Chances are the nail wouldn’t be going where you want it to go. Your mind (and possibly your instructor) would be telling you what you did wrong, and what technical instruction to make sure you carry into your next attempt. Your head would be filled with “hammer thoughts” (mental-keys to help you hit the nail better). Do you see where I’m going with this?
Playing golf isn’t too different from hitting a nail into a wall. We take a stick and hit a stationary object in the direction we want it to go. How complicated is that?
So, imagine if we let ourselves learn to golf the same way we learned to hit a nail into a wall, or how we learned to throw a piece of scrunched-up paper into a waste basket – through feedback, through “getting it wrong” and adjusting the next time. That’s how we learn most things we do, including really important stuff like speaking and walking.
Golf is easy – but there is a whole industry that feeds and needs insecurity and uncertainty. There is a flawed learning-model at the heart of most golf instruction, and it doesn’t work. It patently doesn’t work, as most golfers play with a fear that they will “lose it”, always a few bad shots away from the wheels falling off the wagon. Even the top touring professionals are constantly fiddling and tinkering, hitting slumps and losing confidence, before magically “finding something”.

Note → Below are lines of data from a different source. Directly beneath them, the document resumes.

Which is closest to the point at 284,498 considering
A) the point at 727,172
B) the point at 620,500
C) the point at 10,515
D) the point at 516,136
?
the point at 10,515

Is there anything else we do in life that even though we’ve been doing it for years we live in constant fear of losing? Driving, speaking, writing, making a coffee?
Can you imagine it – “Well, I’ve been making coffee now for 20 years, working hard at getting it right, but just lately I can’t seem to get the coffee pot in the right position above the cup. I think it may be to do with my elbow position as I lift the coffee pot up. I’m going to be working with a new coach, so hopefully he can help me have a few pouring-keys to make sure I get back to where I was.” Ridiculous, right?
So why is golf any different? Seriously – why?
My daughter who is almost 3 years old as I write this loves hitting a golf ball with my putter – it’s fun, and now she can make the ball go more or less in the direction she wants it. The longer she does this, with encouragement and gentle feedback, she will get better – by that I mean she will become more intentionally efficient (she will become more skilled in getting the ball to go where she wants). It’s natural, it’s how we learn.
In my view learning is more powerful than being taught. A good coach provides a framework for their student to explore within, so that the learning is their own. A good golf coach enables, encourages, asks questions, and provides a safe, supportive environment within which their charge can learn their own game.
So, I sincerely hope my friend’s son (remember him?) takes a few clubs with a bag of balls and goes somewhere where there is no advice, no instruction, no technical, or mechanical keys. A place where he can play golf, where he can have fun hitting balls and learning how he can make the ball do what he wants it to. After all, that’s what golf is, isn’t it? It’s not complicated.
Many years ago a young Spanish boy called Seve did that, spending time on the local beach with an old 5 iron, and he turned out be a pretty good player.